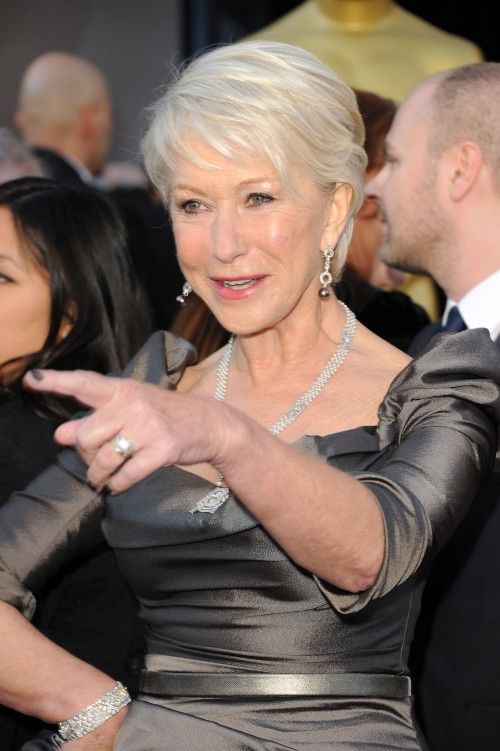 Helen Mirren, modern short cut and beautiful make-up (style for mother-of-the-bride)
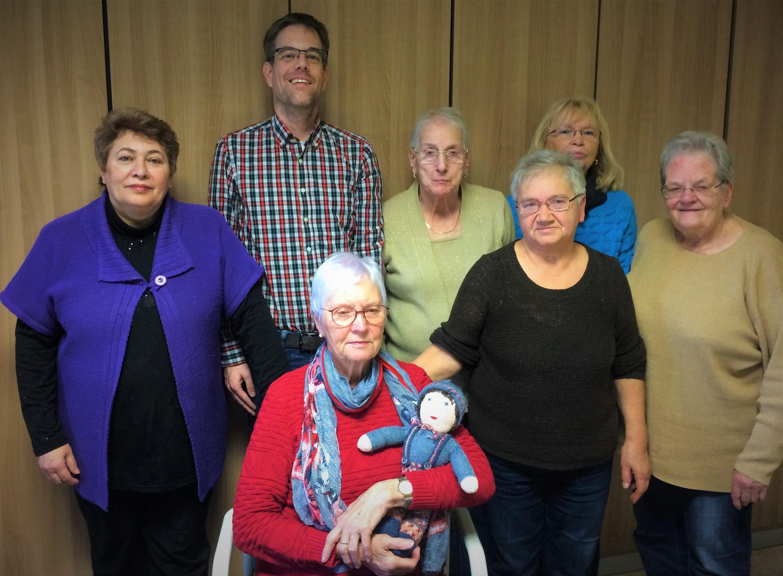 Die Frauen des Handarbeitskreises mit Pfarrer M. Hilka, Heizengasse (Foto: H.- J. Strack)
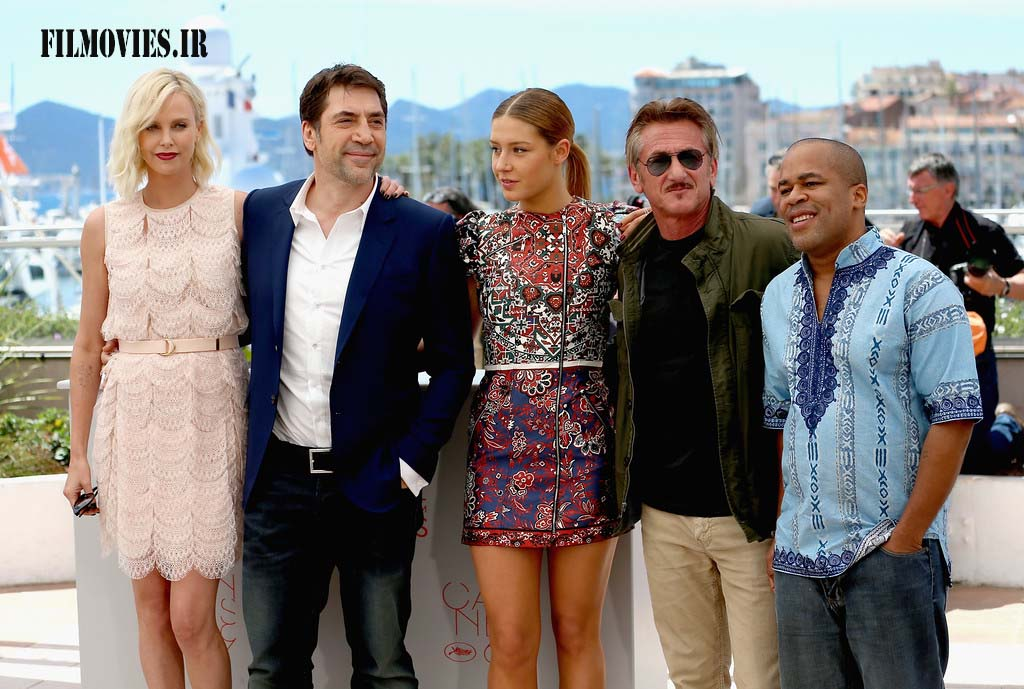"CANNES, FRANCE - MAY 20: (L-R) Actors Charlize Theron, Javier Bardem, Adele Exarchopoulos, director Sean Penn and actor Zubin Cooper attend ""The Last Face"" Photocall during the 69th annual Cannes Film Festival at the Palais des Festivals on May 20, 2016 in Cannes, France. (Photo by Luca Teuchmann/Getty Images)"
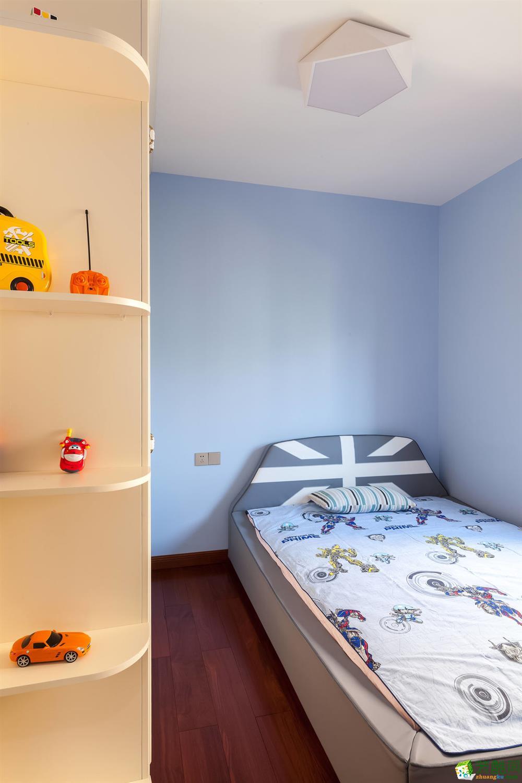 卧室 重庆165平三室两厅装修 棕榈泉现代简约风格装修案例赏析-佳天下装饰 《佳天下装饰》-- 棕榈泉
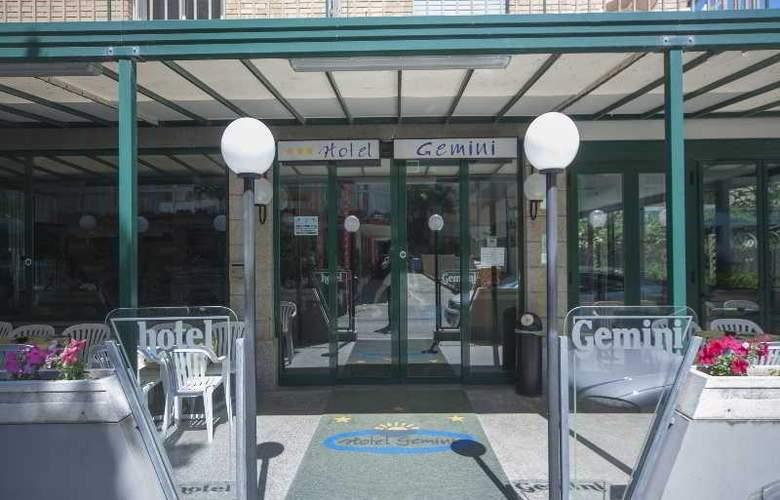 Gemini Hotel - Hotel - 10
☆ ☆ ☆ ☆
PROMPT. Although the records contain pictures, the output must hold only their exact wording.

FINAL ANSWER.
 Helen Mirren, modern short cut and beautiful make-up (style for mother-of-the-bride)
 Die Frauen des Handarbeitskreises mit Pfarrer M. Hilka, Heizengasse (Foto: H.- J. Strack)
"CANNES, FRANCE - MAY 20: (L-R) Actors Charlize Theron, Javier Bardem, Adele Exarchopoulos, director Sean Penn and actor Zubin Cooper attend ""The Last Face"" Photocall during the 69th annual Cannes Film Festival at the Palais des Festivals on May 20, 2016 in Cannes, France. (Photo by Luca Teuchmann/Getty Images)"
 卧室 重庆165平三室两厅装修 棕榈泉现代简约风格装修案例赏析-佳天下装饰 《佳天下装饰》-- 棕榈泉
 Gemini Hotel - Hotel - 10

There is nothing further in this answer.